What session locking is
To understand this, we first need to know that a web server does not run your PHP code in a single process. Multiple worker processes are running concurrently and they are all handling requests. Normally, visitor requests of your web page are serialized. This is also where HTTP persistent connections (a.k.a. keep-alives) come into play. By keeping the connection open for the requesting of all the assets of the page, the connection overhead is avoided. Browsers are quite smart and will always try to serialize requests for HTML pages. For the assets (images, scripts, etc.) on the page there is another strategy. The browser will download multiple assets in parallel from each unique hostname it sees referred in the HTML. It can do this by opening multiple TCP connections or by pipelining. When a browser thinks it is downloading assets it may download these for a single visitor in parallel. Session locking avoids this parallelism (by blocking) to provide reliable access to the session data in this situation.
How session locking works
This is quite easy: When you call “session_start()” PHP will block (wait) in this call until the previous script has called “session_write_close()”. On Linux it does this by relying on the “flock()” call. This is an advisory locking mechanism that blocks until the lock is released. NB: This locking time is not counted as part of the “max_execution_time” (see:set_time_limit()).
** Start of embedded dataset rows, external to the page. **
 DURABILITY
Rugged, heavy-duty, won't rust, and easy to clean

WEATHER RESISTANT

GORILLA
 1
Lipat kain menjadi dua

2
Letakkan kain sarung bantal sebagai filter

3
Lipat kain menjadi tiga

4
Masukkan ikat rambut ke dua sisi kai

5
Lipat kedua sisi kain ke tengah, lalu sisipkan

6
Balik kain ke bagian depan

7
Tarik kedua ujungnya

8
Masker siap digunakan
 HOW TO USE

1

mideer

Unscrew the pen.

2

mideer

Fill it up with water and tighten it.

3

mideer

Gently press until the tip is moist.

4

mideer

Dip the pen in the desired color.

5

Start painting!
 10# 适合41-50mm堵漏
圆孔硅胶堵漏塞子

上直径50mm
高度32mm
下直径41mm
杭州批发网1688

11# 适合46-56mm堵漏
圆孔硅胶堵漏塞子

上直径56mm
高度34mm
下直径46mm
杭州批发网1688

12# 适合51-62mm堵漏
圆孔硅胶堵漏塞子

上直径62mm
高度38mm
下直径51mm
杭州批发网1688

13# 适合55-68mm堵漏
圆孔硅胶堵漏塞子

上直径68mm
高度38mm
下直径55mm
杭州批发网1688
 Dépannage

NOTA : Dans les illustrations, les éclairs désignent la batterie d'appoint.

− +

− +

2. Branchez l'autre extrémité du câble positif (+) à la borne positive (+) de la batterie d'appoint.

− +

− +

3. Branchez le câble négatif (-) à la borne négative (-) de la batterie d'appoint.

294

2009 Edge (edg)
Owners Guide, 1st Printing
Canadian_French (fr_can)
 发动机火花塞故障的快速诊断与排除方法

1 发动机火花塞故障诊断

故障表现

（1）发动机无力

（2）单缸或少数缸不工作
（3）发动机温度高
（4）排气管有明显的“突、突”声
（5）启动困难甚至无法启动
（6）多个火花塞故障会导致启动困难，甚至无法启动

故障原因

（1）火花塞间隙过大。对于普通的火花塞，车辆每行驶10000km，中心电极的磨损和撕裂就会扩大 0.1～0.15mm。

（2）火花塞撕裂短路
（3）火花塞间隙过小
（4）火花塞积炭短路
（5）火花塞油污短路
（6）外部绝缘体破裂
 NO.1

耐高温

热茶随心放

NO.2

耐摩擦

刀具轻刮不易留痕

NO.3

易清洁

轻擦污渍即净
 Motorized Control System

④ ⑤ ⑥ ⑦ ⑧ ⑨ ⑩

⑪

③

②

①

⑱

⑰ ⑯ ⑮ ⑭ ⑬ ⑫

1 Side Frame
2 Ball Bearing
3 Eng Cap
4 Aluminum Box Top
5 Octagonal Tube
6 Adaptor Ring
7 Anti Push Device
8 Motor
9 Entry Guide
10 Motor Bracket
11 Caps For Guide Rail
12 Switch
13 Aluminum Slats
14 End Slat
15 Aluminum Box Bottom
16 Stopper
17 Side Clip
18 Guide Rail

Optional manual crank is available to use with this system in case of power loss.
Why session locking is necessary
Session locking prevents race conditions on the shared memory that is used to store session data. Every PHP process reads the entire session storage when starting and writes it back when closing. This means that to reliably store the logging-in of a user (which is typically done in the session data) you must make sure no other process has read the session data and will overwrite your data after you have written it (since the last write wins). This is needed even more when using AJAX or IFrames since the browser considers those loads to be assets and not HTML pages (so they will be parallelized).